In 1926 the SAM was held in the Grand Palais on the Champs-Élysées, now called the Salon des Arts Ménagers (SAM; Domestic Arts Show), again showing domestic appliances but now also showing products and materials needed for their installation and organization in the house.
The SAM would remain at the Grand Palais until 1961.
The 1926 show had 145,600 visitors and 328 exhibitors.
The SAM began to be involved in experiments with new architecture.
In 1927 an official monthly magazine was launched, L’Art Ménager. An annual reader's competition was organized to select the "most beautiful cover".
Prizes were given at the show for a cooking competition and for the best housekeeper.

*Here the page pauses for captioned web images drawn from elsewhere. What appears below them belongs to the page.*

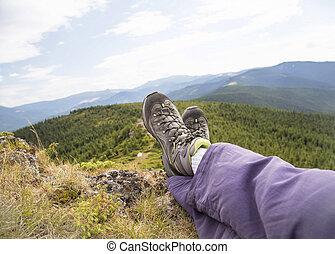excursionista, piernas, y, botas, vista, en, el, pico de la montaña, relajante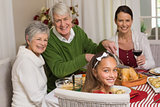 Smiling grandfather carving chicken during christmas dinner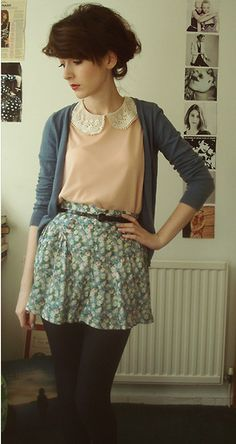 Whimsical peter-pan collared shirt tucked into skirt with thin belt, mismatched cardigan.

There were more competitions in the Salons that followed, and more activities associated with the show including cooking lessons, concerts and conferences on furniture and decoration.

===1930s: Innovation===
In 1930 Francis Bernard portrayed Marie Mécanique on posters for the Salon, a robot housemaid who became the symbol of the Salon.
There were 269,000 visitors in 1932.
In 1932 organization of the SAM was given to the Comité Français des Expositions (CFE).
In 1933 the SAM hosted new events, such as the Fish Fortnight.
Architects and decorators had formed the Union des Artistes Modernes (UAM) in 1929 to promote their views on decorative art, which sought purer harmony in place of ornamentation.
The UAM published a manifesto in 1934 and asked to participate in the Salon.
The resulting home design exhibit in the Salon was organized with the help of the magazine L’Architecture d’aujourd’hui (Today's Architecture).
The first prize for a house for a family of two parents and three children was won by A. and E. Novello. A model was built on the ground floor.
The 1936 Salon presented new housing materials and their applications, such as stainless steel and fiber cement.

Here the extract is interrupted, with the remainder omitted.